RECORDED DATA:

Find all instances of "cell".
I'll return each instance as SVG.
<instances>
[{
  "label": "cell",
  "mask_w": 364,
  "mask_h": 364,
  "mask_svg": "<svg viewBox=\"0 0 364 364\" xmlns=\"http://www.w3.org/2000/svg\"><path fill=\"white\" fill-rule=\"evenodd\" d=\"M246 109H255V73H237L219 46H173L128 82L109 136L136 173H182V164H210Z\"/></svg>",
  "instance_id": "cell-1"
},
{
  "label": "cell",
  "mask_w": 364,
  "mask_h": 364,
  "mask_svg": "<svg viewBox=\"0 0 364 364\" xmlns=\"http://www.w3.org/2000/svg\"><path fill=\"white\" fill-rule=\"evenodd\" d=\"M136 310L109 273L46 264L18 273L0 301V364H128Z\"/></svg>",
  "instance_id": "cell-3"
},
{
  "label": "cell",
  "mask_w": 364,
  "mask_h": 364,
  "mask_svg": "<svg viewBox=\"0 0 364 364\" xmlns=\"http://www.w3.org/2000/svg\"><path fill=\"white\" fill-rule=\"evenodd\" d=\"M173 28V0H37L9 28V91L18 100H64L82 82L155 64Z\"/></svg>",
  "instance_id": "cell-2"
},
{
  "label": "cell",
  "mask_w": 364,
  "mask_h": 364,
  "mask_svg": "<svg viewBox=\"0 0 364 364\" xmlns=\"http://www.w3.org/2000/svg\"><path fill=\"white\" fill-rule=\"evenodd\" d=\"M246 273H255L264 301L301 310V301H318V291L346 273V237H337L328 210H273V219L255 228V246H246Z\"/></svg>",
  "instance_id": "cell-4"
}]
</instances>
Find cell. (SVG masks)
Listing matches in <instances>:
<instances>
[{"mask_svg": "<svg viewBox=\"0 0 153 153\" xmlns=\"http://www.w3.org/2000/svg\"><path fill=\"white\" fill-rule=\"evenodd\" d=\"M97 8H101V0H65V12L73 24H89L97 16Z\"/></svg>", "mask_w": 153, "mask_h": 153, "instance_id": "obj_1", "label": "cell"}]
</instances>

WHAT TO WORK ON: In the records above, swap "mask_svg" for "outline_svg" wherever it occurs, and give the records again with nothing else changed.

FULL ANSWER:
Find all instances of "cell".
I'll return each instance as SVG.
<instances>
[{
  "label": "cell",
  "mask_w": 364,
  "mask_h": 364,
  "outline_svg": "<svg viewBox=\"0 0 364 364\" xmlns=\"http://www.w3.org/2000/svg\"><path fill=\"white\" fill-rule=\"evenodd\" d=\"M246 109H255V73H237L219 46H173L128 82L109 136L136 173H182V164H210Z\"/></svg>",
  "instance_id": "cell-1"
},
{
  "label": "cell",
  "mask_w": 364,
  "mask_h": 364,
  "outline_svg": "<svg viewBox=\"0 0 364 364\" xmlns=\"http://www.w3.org/2000/svg\"><path fill=\"white\" fill-rule=\"evenodd\" d=\"M136 310L109 273L46 264L18 273L0 301V364H128Z\"/></svg>",
  "instance_id": "cell-3"
},
{
  "label": "cell",
  "mask_w": 364,
  "mask_h": 364,
  "outline_svg": "<svg viewBox=\"0 0 364 364\" xmlns=\"http://www.w3.org/2000/svg\"><path fill=\"white\" fill-rule=\"evenodd\" d=\"M173 28V0H37L9 28V91L18 100H64L82 82L155 64Z\"/></svg>",
  "instance_id": "cell-2"
},
{
  "label": "cell",
  "mask_w": 364,
  "mask_h": 364,
  "outline_svg": "<svg viewBox=\"0 0 364 364\" xmlns=\"http://www.w3.org/2000/svg\"><path fill=\"white\" fill-rule=\"evenodd\" d=\"M246 273H255L264 301L301 310V301H318V291L346 273V237H337L328 210H273V219L255 228V246H246Z\"/></svg>",
  "instance_id": "cell-4"
}]
</instances>
Find cell. (SVG masks)
Listing matches in <instances>:
<instances>
[{"outline_svg": "<svg viewBox=\"0 0 153 153\" xmlns=\"http://www.w3.org/2000/svg\"><path fill=\"white\" fill-rule=\"evenodd\" d=\"M97 8H101V0H65V12L73 24H89L97 16Z\"/></svg>", "mask_w": 153, "mask_h": 153, "instance_id": "obj_1", "label": "cell"}]
</instances>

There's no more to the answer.